**TEXTO DE LEITURA:**
╭──

Pronto acabou o Mentalista, parece que vai ter continuação, mas tenho mesmo que me ir deitar. Tão grogue que estou que vou aos tropeções para a cama... Tiro a roupa, atiro-a para o chão, pouso o telemóvel na mesinha de cabeçeira e toca a adormecer... Mas nunca mais adormeço... Na cama perdemos a noção do tempo e após o que pareceu uma eternidade no escuro, ouço o telemóvel a vibrar... Alguém a enviar-me um SMS a esta hora? Pego no aparelho, viro o ecrã para a minha cara e a primeira coisa que vejo são as horas: 3:25 da manhã.... Quem ca... é que me manda um SMS ás 3:25 da manhã?!  Tenho que dormir!
Convém dizer que o meu despertador para o trabalho é o próprio telemóvel, tenho-o programado para as 7 menos 10m que me dá tempo mais que suficiente para chegar ao trabalho cujo horário começa às 8:00. E mesmo quando me atraso um pouco, como só demoro 5 minutos a fazer o trajecto casa-trabalho, consigo estar lá sem grandes atrasos. Mas nesta fase já só tinha um pouco mais de 3 horas para dormir...
Finalmente adormeço, mas o sono tem também aquela propriedade do tempo passar instantaneamente e mal adormeço, ainda no escuro lá está o telemóvel a berrar, o som do despertador chama-se Einsteiniano, mas deve ser o som que o Einstein fazia de manhã quando acordava mal disposto, porque o berreiro tira-nos mesmo da cama. Eu atrapalhado salto com o corpo para cima, sem saber muito bem o que precisava, apenas que tinha que ir... Ao que a Mafalda que vai trabalhar mais cedo 1 hora e ainda ao meu lado me diz: "É muito cedo, falta uma hora..." E eu penso para mim: Rais'parta o telemóvel que voltou a ficar no fuso horário de Espanha e está a despertar 1 hora mais cedo, mas o que digo para a Mafalda é: Que bom, posso dormir mais... E deito-me...

╰──

Registos de uma coleção

╭──

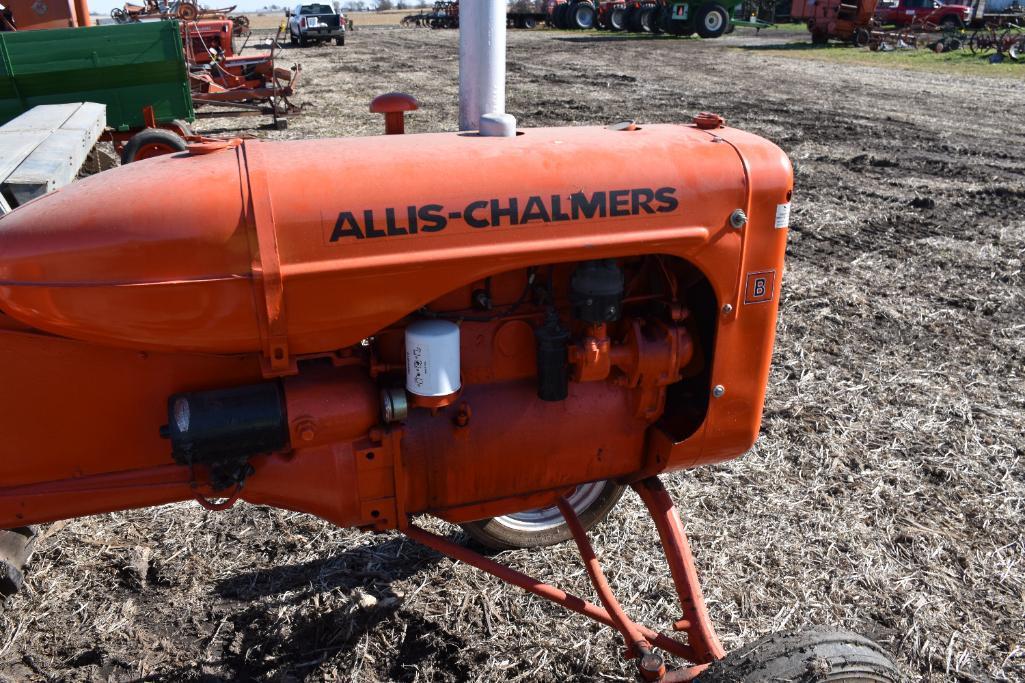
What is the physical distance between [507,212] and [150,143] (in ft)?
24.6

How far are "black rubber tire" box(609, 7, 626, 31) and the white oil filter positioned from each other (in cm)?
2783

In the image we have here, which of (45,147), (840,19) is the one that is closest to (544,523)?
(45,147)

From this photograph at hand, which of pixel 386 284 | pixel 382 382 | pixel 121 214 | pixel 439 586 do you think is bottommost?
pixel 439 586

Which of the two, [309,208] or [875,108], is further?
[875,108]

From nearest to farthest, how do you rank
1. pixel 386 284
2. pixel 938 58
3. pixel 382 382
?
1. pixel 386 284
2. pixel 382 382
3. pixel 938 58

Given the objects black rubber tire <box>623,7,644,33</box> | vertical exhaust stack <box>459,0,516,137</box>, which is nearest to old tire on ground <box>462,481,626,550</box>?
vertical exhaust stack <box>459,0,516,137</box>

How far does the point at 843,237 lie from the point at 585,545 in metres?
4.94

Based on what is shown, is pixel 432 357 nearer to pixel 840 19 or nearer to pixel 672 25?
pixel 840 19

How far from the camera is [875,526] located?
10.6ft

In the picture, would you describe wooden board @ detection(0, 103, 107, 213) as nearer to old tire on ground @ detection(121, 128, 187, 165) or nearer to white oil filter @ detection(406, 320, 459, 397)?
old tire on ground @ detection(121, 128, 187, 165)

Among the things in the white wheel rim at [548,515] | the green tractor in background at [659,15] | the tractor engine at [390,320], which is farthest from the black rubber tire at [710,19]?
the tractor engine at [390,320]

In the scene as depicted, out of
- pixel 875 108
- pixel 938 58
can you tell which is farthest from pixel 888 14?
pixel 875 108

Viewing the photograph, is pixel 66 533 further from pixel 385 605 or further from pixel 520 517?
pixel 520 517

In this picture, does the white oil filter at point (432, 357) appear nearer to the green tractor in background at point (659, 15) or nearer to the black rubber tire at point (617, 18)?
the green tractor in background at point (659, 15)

╰──
╭──

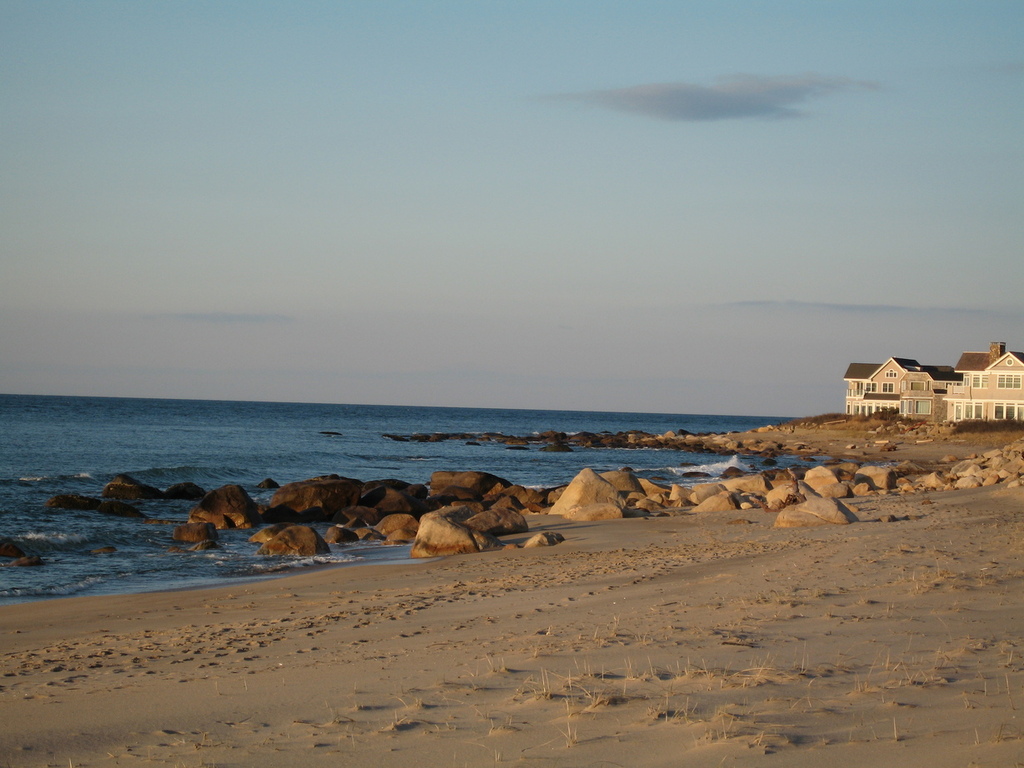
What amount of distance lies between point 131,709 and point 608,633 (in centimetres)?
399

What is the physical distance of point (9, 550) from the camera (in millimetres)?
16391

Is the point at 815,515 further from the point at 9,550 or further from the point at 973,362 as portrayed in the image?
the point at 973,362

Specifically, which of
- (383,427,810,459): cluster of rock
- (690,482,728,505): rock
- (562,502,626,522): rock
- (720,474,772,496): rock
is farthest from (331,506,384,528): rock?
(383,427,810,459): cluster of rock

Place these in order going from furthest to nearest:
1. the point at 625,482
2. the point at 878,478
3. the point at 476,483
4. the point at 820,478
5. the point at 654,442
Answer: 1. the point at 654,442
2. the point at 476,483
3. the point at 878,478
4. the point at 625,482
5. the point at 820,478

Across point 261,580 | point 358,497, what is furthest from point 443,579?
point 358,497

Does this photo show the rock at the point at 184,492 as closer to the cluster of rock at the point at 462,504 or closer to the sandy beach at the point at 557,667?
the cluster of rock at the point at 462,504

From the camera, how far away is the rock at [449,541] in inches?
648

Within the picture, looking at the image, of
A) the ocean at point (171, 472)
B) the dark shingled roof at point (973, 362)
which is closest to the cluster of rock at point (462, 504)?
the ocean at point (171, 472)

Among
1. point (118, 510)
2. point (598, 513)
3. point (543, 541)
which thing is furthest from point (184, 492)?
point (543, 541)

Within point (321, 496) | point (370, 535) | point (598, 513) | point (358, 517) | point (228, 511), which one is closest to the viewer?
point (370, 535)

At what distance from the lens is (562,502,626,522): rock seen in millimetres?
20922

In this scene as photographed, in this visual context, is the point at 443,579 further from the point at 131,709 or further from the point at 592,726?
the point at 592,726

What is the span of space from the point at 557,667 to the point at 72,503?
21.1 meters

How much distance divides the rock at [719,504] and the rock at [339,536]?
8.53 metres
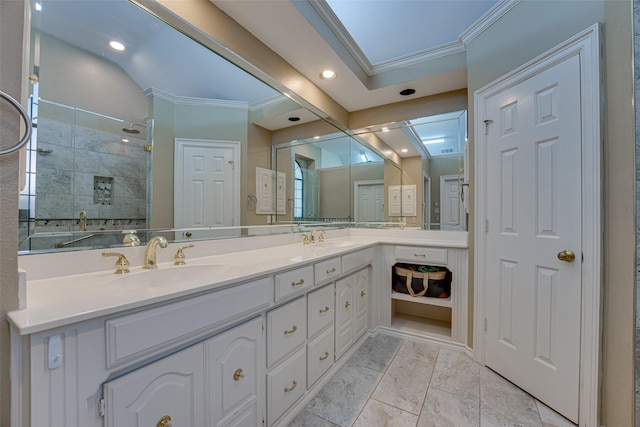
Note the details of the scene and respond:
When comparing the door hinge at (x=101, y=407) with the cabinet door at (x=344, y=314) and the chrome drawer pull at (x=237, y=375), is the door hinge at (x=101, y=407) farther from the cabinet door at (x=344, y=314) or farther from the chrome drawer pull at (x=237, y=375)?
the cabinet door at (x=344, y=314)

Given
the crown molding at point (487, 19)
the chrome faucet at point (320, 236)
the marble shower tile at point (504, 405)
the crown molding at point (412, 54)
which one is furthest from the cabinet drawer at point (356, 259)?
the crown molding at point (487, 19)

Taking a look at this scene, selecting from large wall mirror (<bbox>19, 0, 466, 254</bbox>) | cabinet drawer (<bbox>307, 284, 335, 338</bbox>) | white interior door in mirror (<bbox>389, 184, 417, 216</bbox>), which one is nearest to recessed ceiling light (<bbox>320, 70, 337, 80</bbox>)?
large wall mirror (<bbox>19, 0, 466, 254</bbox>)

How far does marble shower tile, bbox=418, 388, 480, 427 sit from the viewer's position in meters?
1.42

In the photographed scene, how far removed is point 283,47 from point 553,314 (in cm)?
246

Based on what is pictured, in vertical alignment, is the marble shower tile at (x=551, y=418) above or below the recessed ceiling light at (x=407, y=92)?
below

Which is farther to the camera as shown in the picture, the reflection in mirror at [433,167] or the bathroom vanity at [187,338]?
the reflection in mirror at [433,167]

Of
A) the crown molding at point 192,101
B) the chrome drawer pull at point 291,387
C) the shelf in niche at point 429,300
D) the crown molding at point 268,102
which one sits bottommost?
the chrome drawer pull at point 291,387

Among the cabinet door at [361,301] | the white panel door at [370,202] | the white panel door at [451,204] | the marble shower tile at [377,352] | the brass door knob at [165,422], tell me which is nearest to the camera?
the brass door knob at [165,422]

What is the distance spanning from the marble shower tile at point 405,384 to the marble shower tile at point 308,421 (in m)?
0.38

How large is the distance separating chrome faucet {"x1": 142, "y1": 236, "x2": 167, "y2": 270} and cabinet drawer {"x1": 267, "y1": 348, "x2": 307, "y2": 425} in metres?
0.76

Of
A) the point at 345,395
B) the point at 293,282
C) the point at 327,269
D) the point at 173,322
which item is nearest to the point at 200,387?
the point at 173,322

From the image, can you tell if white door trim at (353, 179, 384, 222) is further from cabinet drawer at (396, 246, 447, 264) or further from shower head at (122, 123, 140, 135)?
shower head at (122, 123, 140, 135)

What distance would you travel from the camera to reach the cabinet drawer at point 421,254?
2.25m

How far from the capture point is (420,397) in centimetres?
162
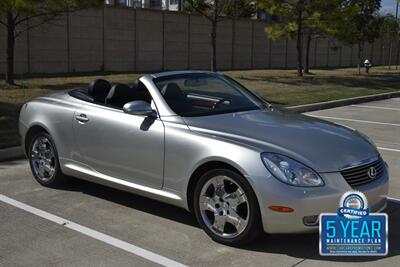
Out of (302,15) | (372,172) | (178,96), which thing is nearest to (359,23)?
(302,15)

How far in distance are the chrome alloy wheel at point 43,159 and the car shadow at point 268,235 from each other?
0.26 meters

╰──

**INSTRUÇÕES DA TAREFA:** Prolonga o relato da noite mal dormida a partir do ponto em que termina. A listagem é material à parte e não pertence ao relato da noite mal dormida.

**RESPOSTA DO EXERCÍCIO:**
Entretanto acordo com um beijo de despedida da Mafalda que está de saida e a partir daqui tenho que me manter atento às horas pois após ela sair eu tenho que me preparar passado pouco tempo... Por isso vou estando de olho no telemóvel e quando me apercebo que ele já marca 8:20 (o desgraçado está na hora de Espanha e por isso são 7:20) há que despachar, casa de banho, lavar-me, barbear-me, vestir-me, corro muito e verifico que são 7:45... Apertado mas já estou pronto e só levo 5 minutos a chegar ao trabalho...
Vou para a carrinha, ponho-a a trabalhar e arranco. Mal entro  na estrada noto logo que ainda é Agosto, não há ninguém nas estradas. Enfim as minhas férias já acabaram há uma semana... Vou para a autoestrada, na qual só tenho que fazer 2 quilómetros e olho para o relógio da carrinha que neste momento me mostram ser: 7.17? 7:17? Mas que car...? Afinal o telemóvel  não estava na hora de Espanha, estava mesmo desacertado e mais de uma hora... Nisto é que começo a reflectir, e vejo que ando a correr para não chegar atrasado, quando a primeira vez que ele tocou deviam ser 5 da manhã... Rais'parta a sorte... Bem pelo menos chego cedo. Estaciono na empresa, parque vazio, óbvio e bem-me à cabeça que se calhar quando abandonei o telemóvel ontem à noite alguém me decidiu pregar uma partida e decidiu adiantar-me a hora... Quem teria sido o tratante? Vamos a um cafézinho... Máquina do café, 30 cêntimos, sai o café e enquanto o saboreio calmamente, ponho-me a olhar para o visor do telemóvel e constato que ele assinala a data 1 de Janeiro de 2009... Fds... Fui eu que me atraiçoei a mim próprio quando lhe tirei a bateria e ele passou imediatamente das 22:20 de Agosto de 2015 para as 00:00 do dia 1 de Janeiro de 2009...
Sete e um quarto da manhã e eu na empresa para começar a trabalhar às oito... Pelo menos tenho tempo.